Technology has certainly been the way to go this year. In fact, it has practically been the only way to go. There have literally only been two ways to invest this year if you wanted to make money, and that’s technology. This sector has been so powerful that it has practically single-handedly lifted the S&P 500 and the NASDAQ back to within spitting distance of all-time highs.
There is no other place — literally nowhere else in the entire world — that has made money this year other than technology. Sure, utilities and consumer staples have held up, but they haven’t made any significant money in the way that technology has.
Where should I invest?
If you are a value investor, it is a bit of a head-scratcher. Stocks, especially technology, were very expensive going into the stock market crash. They are much more expensive now, especially given that a prolonged recession will lead to a contraction in earnings.
If you are a growth investor who is not afraid of a potential pull-back in tech stocks, you might want to take a look at a company light Lightspeed POS Inc. (TSX:LSPD). While the stock has already tripled since it fell to around $10 a share in March, it has yet to make any headway for the year. This formerly hot stock might be just the thing you need to reinvigorate your portfolio.
Lightspeed was punished far more severely than many other technology stocks when the market took a nosedive back in March. I suspect this was largely due to the fact that the company’s focus is on point of sale (POS ) services offered to the hospitality industry.
Well, the industry is in shambles, as we now know, so the assumption at the sell-off was that it would negatively impact Lightspeed’s revenues.
Positive quarterly results
The market’s negative view on Lightspeed’s results turned out to be false, at least for the moment. Despite a global shutdown, the company managed to grow its revenue by 70% year over year as of its latest quarterly report. There was also a 400% increase in adoption by e-commerce retailers over this period, helped by the fact that practically everything is online at the moment.
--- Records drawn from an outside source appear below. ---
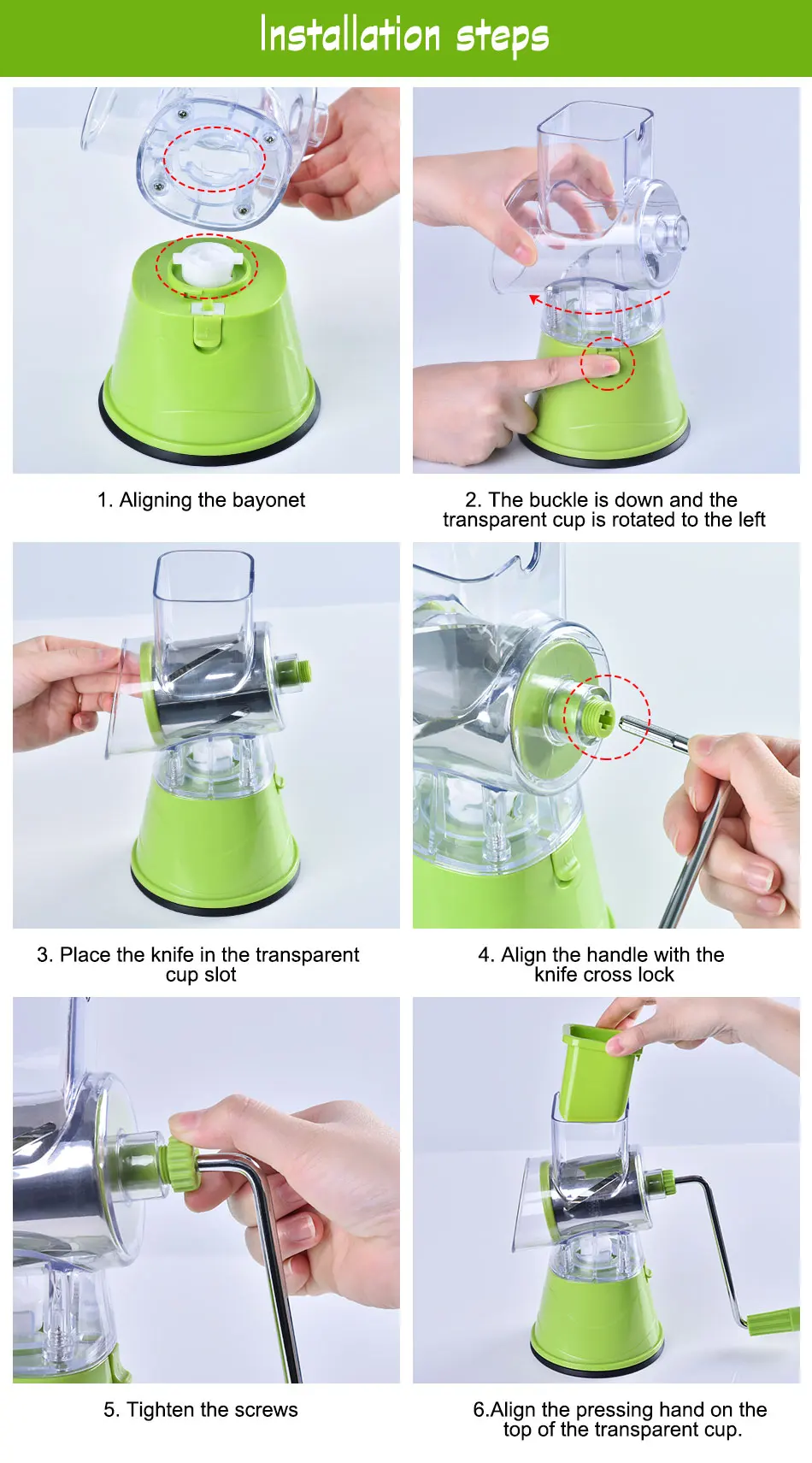 Installation steps

1. Aligning the bayonet

2. The buckle is down and the transparent cup is rotated to the left

3. Place the knife in the transparent cup slot

4. Align the handle with the knife cross lock

5. Tighten the screws

6.Align the pressing hand on the top of the transparent cup.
Recurring revenue also increased by 70% year over year. The company still has a large amount of cash, with over $200 million ready to deploy. This cash combined with Lightspeed’s excellent balance sheet should be beneficial as it starts to take advantage of opportunities should acquisition targets present themselves.
The bottom line
While Lightspeed was punished along with other restaurant stocks, its quarterly report has proven that it is much more than a restaurant terminal stock. The move into online commerce is a shot in the arm for the company. The lockdown has been as much a boon as a hindrance, which is encouraging from a business standpoint.
This point-of-sale company is a great way to play the transition to online shopping. It’s a growth area that has been turbocharged in recent months and is likely to continue growing into the future.